Keywords: single-incision laparoscopic appendectomy, glove port
|How to cite this article:|
Lee SM, Hwang GS, Lee DS. Single-incision laparoscopic appendectomy using homemade glove port at low cost. J Min Access Surg 2016;12:124-8
| ¤ Introduction|| |
Single-incision laparoscopic surgery (SILS) is increasingly used in various surgical areas due to several advantages including better cosmesis, less incisional pain, and the ability to convert to standard multiport laparoscopic surgery if necessary.,,,, With the development of laparoscopic instruments, the areas of SILS have expanded. Many surgeons are able to easily begin SILS. These laparoscopic instruments include SILS port (Covidien, Norwalk, CN, USA), Uni-X (Pnavel Systems Inc., Morganville, NJ, USA), X-Cone (KARL STORZ, Tuttlingen, Germany), and specialized customized dissector and graspers. However, using these instruments in SILS might increase health-care costs. To reduce health-care costs, many authors have used their own tools for SILS. In this report, we describe the use of homemade glove port in single-incision laparoscopic appendectomy (SILA).
| ¤ Materials and Methods|| |
A retrospective study was conducted for patients who underwent SILA for acute appendicitis by a surgical team between February 2014 and June 2014. Data pertaining to the patients' demographics, operative time, length of hospital stay, and perioperative complications (if present) were retrospectively collected.
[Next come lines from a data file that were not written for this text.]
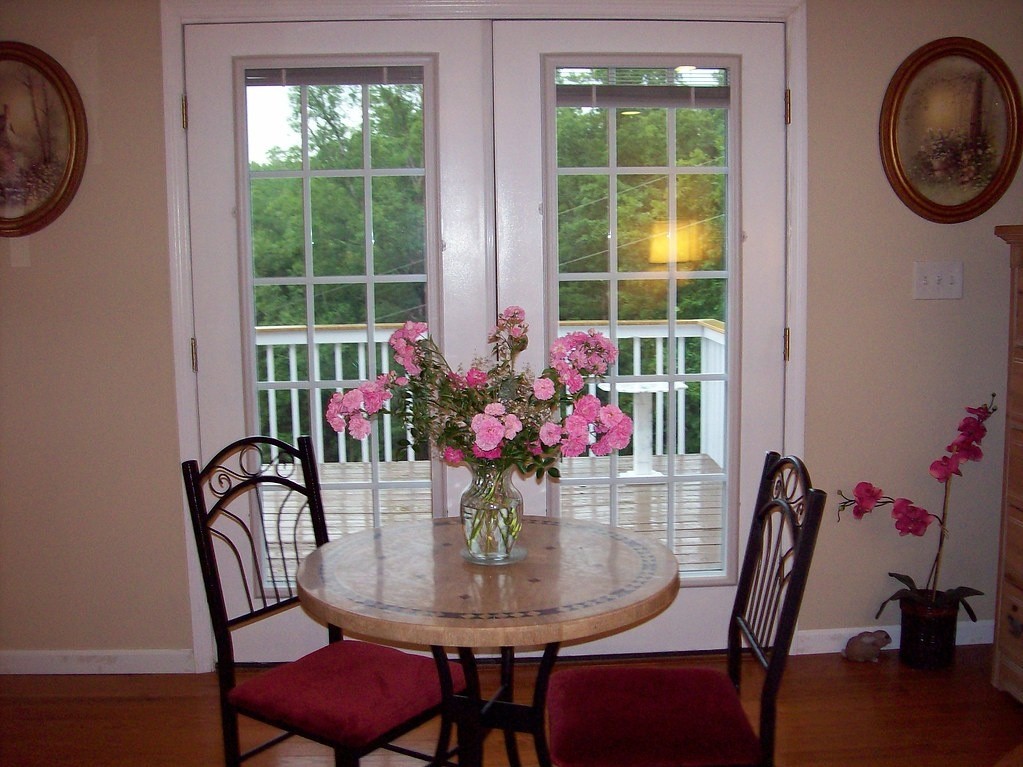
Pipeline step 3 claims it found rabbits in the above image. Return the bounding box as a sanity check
[842,630,893,663]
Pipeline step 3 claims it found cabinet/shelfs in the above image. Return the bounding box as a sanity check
[990,224,1023,703]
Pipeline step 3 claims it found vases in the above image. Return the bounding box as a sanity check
[897,588,959,671]
[458,459,526,565]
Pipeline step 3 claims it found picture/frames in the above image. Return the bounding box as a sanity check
[0,40,89,236]
[879,36,1023,224]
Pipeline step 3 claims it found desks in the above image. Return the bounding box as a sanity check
[296,516,680,767]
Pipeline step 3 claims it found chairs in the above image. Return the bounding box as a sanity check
[547,451,828,766]
[181,434,466,767]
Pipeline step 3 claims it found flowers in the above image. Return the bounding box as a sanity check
[324,305,634,554]
[833,393,1000,623]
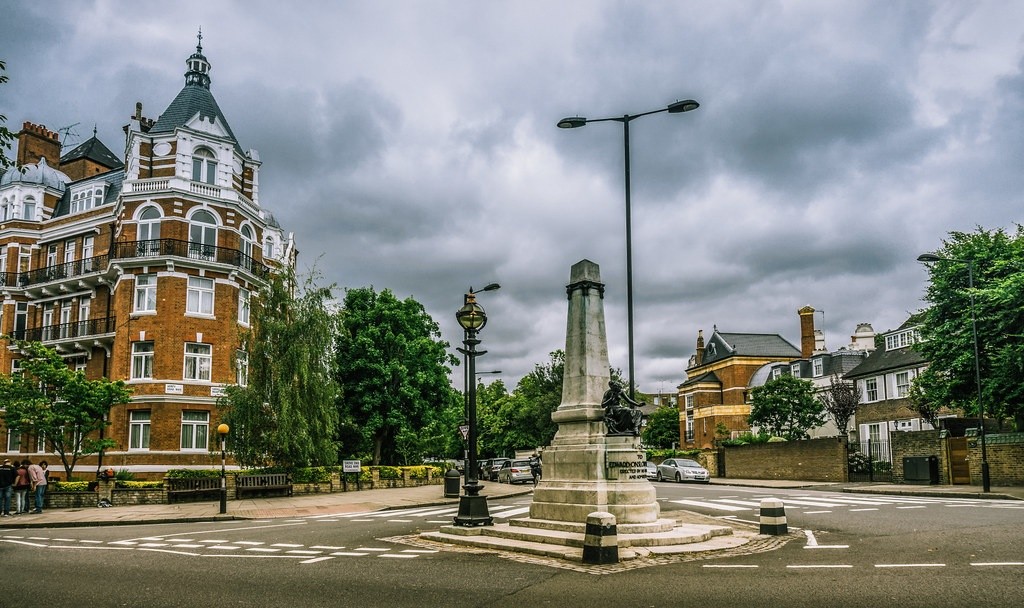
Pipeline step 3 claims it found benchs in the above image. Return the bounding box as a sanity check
[238,473,294,499]
[167,478,221,504]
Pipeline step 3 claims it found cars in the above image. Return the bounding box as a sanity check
[646,461,658,481]
[497,458,536,485]
[656,458,710,485]
[476,459,489,480]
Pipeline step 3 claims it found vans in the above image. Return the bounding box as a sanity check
[483,457,511,482]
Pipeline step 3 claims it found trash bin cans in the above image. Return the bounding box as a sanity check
[444,468,460,498]
[903,455,938,485]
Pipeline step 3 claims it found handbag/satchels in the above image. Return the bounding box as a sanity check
[105,470,115,478]
[88,482,98,491]
[97,498,113,508]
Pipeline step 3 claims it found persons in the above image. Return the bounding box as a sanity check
[0,459,49,517]
[529,454,542,483]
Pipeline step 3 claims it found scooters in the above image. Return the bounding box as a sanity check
[530,464,541,486]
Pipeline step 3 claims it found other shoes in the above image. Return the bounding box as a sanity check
[30,511,42,514]
[22,511,27,514]
[4,513,11,517]
[15,513,21,515]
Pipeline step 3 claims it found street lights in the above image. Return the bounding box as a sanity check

The data collected from these patients were subsequently compared to those who underwent the conventional three-port conventional laparoscopic appendectomy (CLA) from October 2013 to January 2014. This study was approved by the Institutional Review Board of The Catholic University, Bucheon St. Mary's Hospital in Bucheon, Gyeonggi-do, South Korea.
All the patients were diagnosed with appendicitis, based on abdominal computed tomography with contrast enhancement. The patients with complicated appendicitis such as perforated appendicitis, local abscess, or diffuse peritonitis, and those contraindicated for general anesthesia were excluded from the study.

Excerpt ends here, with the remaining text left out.